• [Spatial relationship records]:
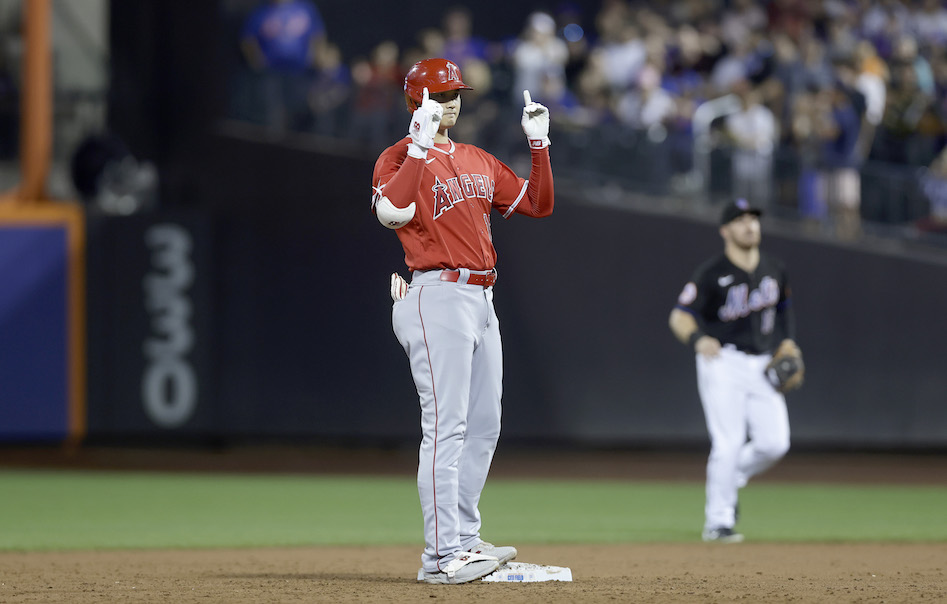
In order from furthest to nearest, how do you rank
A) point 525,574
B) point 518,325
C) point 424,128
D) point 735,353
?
point 518,325
point 735,353
point 525,574
point 424,128

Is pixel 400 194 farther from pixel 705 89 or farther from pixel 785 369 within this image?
pixel 705 89

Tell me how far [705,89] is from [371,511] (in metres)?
6.19

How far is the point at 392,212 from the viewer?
4922mm

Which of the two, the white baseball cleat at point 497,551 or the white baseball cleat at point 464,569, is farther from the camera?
the white baseball cleat at point 497,551

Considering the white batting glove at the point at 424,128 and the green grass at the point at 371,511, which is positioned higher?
the white batting glove at the point at 424,128

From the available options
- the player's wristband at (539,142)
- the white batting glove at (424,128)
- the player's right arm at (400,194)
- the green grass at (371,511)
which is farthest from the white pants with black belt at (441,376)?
the green grass at (371,511)

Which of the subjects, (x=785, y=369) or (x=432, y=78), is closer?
(x=432, y=78)

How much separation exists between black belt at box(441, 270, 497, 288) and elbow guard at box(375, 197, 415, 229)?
0.88 feet

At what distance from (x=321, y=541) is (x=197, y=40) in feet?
26.2

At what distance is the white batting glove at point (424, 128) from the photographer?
487 centimetres

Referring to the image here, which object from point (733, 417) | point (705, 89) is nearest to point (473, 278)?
point (733, 417)

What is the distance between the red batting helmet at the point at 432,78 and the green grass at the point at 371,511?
3367mm

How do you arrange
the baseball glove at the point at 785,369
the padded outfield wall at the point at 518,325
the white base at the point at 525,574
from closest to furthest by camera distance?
the white base at the point at 525,574 < the baseball glove at the point at 785,369 < the padded outfield wall at the point at 518,325

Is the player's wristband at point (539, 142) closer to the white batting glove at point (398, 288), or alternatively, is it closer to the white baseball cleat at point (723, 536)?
the white batting glove at point (398, 288)
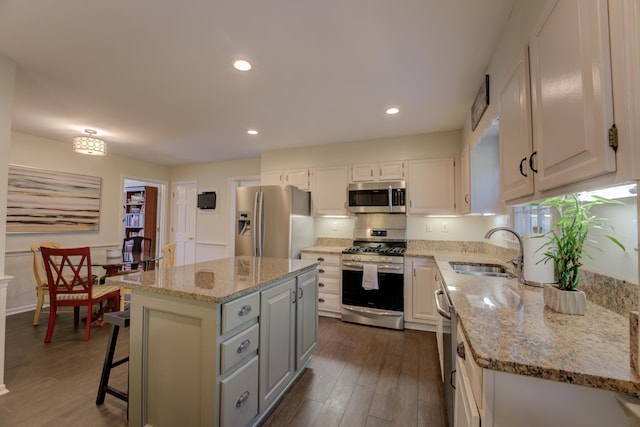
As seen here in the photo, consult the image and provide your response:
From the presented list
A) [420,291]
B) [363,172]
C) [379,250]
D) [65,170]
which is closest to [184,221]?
[65,170]

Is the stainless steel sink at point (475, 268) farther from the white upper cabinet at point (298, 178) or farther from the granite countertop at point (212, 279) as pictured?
the white upper cabinet at point (298, 178)

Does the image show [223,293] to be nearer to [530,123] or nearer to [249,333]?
[249,333]

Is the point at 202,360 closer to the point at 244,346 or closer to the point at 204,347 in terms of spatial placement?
the point at 204,347

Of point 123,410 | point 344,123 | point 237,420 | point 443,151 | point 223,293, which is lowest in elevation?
point 123,410

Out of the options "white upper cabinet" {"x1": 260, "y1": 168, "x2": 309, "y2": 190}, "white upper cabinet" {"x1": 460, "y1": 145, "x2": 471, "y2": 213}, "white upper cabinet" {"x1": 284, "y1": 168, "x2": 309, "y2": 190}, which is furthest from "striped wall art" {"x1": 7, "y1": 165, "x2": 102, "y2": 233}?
"white upper cabinet" {"x1": 460, "y1": 145, "x2": 471, "y2": 213}

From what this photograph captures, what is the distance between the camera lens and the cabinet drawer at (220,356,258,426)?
1.35 metres

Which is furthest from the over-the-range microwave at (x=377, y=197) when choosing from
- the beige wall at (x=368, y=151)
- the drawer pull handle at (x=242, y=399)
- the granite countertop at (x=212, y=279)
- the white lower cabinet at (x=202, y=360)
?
the drawer pull handle at (x=242, y=399)

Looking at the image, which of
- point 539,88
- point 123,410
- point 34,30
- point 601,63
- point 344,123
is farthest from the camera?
point 344,123

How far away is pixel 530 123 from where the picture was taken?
1.20 m

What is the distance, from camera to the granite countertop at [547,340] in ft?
2.20

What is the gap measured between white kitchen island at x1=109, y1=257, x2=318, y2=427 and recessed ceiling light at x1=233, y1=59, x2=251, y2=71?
1563 mm

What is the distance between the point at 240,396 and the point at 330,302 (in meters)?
2.24

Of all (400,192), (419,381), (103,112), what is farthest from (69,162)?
(419,381)

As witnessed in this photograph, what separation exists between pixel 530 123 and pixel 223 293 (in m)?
1.65
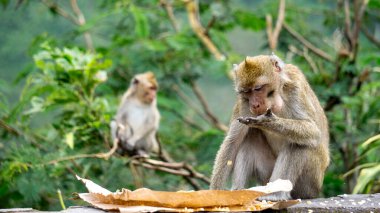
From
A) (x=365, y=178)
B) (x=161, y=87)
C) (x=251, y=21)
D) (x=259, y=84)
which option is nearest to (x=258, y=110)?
(x=259, y=84)

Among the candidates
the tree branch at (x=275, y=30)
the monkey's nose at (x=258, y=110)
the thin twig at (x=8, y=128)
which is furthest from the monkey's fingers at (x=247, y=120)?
the tree branch at (x=275, y=30)

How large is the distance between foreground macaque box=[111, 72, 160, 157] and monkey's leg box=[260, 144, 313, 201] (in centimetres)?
594

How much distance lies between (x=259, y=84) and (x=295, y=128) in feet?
1.54

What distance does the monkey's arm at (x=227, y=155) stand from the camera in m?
6.55

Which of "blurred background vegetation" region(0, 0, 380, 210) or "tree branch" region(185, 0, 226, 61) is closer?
"blurred background vegetation" region(0, 0, 380, 210)

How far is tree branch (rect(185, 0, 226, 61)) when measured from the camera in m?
11.0

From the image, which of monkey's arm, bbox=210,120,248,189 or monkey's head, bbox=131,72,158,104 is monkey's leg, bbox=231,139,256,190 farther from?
monkey's head, bbox=131,72,158,104

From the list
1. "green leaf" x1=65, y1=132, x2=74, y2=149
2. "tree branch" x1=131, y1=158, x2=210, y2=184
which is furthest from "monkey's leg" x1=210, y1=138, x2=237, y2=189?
"green leaf" x1=65, y1=132, x2=74, y2=149

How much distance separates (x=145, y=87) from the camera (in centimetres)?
1255

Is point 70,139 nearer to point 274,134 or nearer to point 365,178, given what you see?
point 274,134

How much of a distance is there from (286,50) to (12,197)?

• [WHAT IS NEEDED]:
Copy the lines above word for word, leaving out the pictures.

• [ANSWER BELOW]:
In order from furthest to nearest, how do you rank
A) point 525,574
B) point 518,325
C) point 424,128
D) point 735,353
?
point 518,325
point 735,353
point 525,574
point 424,128

Is pixel 400 194 farther from pixel 705 89 or farther from pixel 785 369 within this image?
pixel 705 89

Tell me how far [705,89] is from [371,511] (in metres)?
6.19

How far is the point at 392,212 from the viewer?
4922mm

Which of the two, the white baseball cleat at point 497,551 or the white baseball cleat at point 464,569, is farther from the camera?
the white baseball cleat at point 497,551

Considering the white batting glove at the point at 424,128 and the green grass at the point at 371,511, which is positioned higher?
the white batting glove at the point at 424,128

From the available options
- the player's wristband at (539,142)
- the white batting glove at (424,128)
- the player's right arm at (400,194)
- the green grass at (371,511)
which is farthest from the white pants with black belt at (441,376)?
the green grass at (371,511)

Which of the subjects, (x=785, y=369) or (x=432, y=78), is closer?
(x=432, y=78)

How much separation exists between black belt at box(441, 270, 497, 288) and elbow guard at box(375, 197, 415, 229)?
0.88 feet

At what distance from (x=321, y=541) is (x=197, y=40) in feet?
26.2

At what distance is the white batting glove at point (424, 128) from the photographer?
487 centimetres

Referring to the image here, which object from point (733, 417) | point (705, 89) is nearest to point (473, 278)?
point (733, 417)

What is the distance between the red batting helmet at the point at 432,78 and the green grass at the point at 371,511?
3367mm

How do you arrange
the baseball glove at the point at 785,369
the padded outfield wall at the point at 518,325
the white base at the point at 525,574
from closest to furthest by camera distance?
the white base at the point at 525,574 < the baseball glove at the point at 785,369 < the padded outfield wall at the point at 518,325

Is the player's wristband at point (539, 142) closer to the white batting glove at point (398, 288), or alternatively, is it closer to the white baseball cleat at point (723, 536)?
the white batting glove at point (398, 288)
As seen here in the photo, consult the image and provide your response:
From the presented list
A) [420,291]
B) [363,172]
C) [379,250]
D) [65,170]
which is closest to [184,221]?
[65,170]

Is the stainless steel sink at point (475, 268) farther from the white upper cabinet at point (298, 178) or farther from the granite countertop at point (212, 279) as pictured?
the white upper cabinet at point (298, 178)

Does the image show [223,293] to be nearer to [530,123] or nearer to [249,333]?
[249,333]

Is the point at 202,360 closer to the point at 244,346 or closer to the point at 204,347 in terms of spatial placement?
the point at 204,347

Of point 123,410 | point 344,123 | point 237,420 | point 443,151 | point 223,293, which is lowest in elevation?
point 123,410

Out of the options "white upper cabinet" {"x1": 260, "y1": 168, "x2": 309, "y2": 190}, "white upper cabinet" {"x1": 460, "y1": 145, "x2": 471, "y2": 213}, "white upper cabinet" {"x1": 284, "y1": 168, "x2": 309, "y2": 190}, which is furthest from "striped wall art" {"x1": 7, "y1": 165, "x2": 102, "y2": 233}?
"white upper cabinet" {"x1": 460, "y1": 145, "x2": 471, "y2": 213}

From what this photograph captures, what is the distance between the camera lens and the cabinet drawer at (220,356,258,426)?
1.35 metres

Which is furthest from the over-the-range microwave at (x=377, y=197) when choosing from
- the beige wall at (x=368, y=151)
- the drawer pull handle at (x=242, y=399)
- the granite countertop at (x=212, y=279)
- the white lower cabinet at (x=202, y=360)
?
the drawer pull handle at (x=242, y=399)

Looking at the image, which of
- point 539,88
- point 123,410
- point 34,30
- point 601,63
- point 344,123
is farthest from the camera?
point 344,123

How far away is pixel 530 123 from where the picture was taken?
1.20 m

What is the distance, from camera to the granite countertop at [547,340] in ft?
2.20

What is the gap measured between white kitchen island at x1=109, y1=257, x2=318, y2=427 and recessed ceiling light at x1=233, y1=59, x2=251, y2=71?
1563 mm

What is the distance between the point at 240,396 and the point at 330,302 (in meters)?
2.24

Of all (400,192), (419,381), (103,112), what is farthest from (69,162)?
(419,381)

As witnessed in this photograph, what separation exists between pixel 530 123 and pixel 223 293 (in m)?
1.65
From
A) (x=365, y=178)
B) (x=161, y=87)
C) (x=251, y=21)
D) (x=259, y=84)
which option is nearest to (x=258, y=110)?
(x=259, y=84)

Among the candidates
the tree branch at (x=275, y=30)
the monkey's nose at (x=258, y=110)
the thin twig at (x=8, y=128)
which is furthest from the monkey's fingers at (x=247, y=120)?
the tree branch at (x=275, y=30)

How large is the distance between foreground macaque box=[111, 72, 160, 157] and monkey's leg box=[260, 144, 313, 201] (in centimetres)?
594

How much distance lies between (x=259, y=84) and (x=295, y=128) in feet?
1.54

What distance does the monkey's arm at (x=227, y=155) stand from the camera in m?
6.55

Which of "blurred background vegetation" region(0, 0, 380, 210) or "tree branch" region(185, 0, 226, 61) is closer?
"blurred background vegetation" region(0, 0, 380, 210)

How far is tree branch (rect(185, 0, 226, 61)) when measured from the camera in m?
11.0

From the image, which of monkey's arm, bbox=210,120,248,189 or monkey's head, bbox=131,72,158,104 is monkey's leg, bbox=231,139,256,190 farther from?
monkey's head, bbox=131,72,158,104

From the list
1. "green leaf" x1=65, y1=132, x2=74, y2=149
2. "tree branch" x1=131, y1=158, x2=210, y2=184
which is furthest from "monkey's leg" x1=210, y1=138, x2=237, y2=189?
"green leaf" x1=65, y1=132, x2=74, y2=149

How much distance separates (x=145, y=87) from the camera (in centimetres)?
1255

Is point 70,139 nearer to point 274,134 or nearer to point 365,178, given what you see?
point 274,134

How much of a distance is there from (286,50) to (12,197)?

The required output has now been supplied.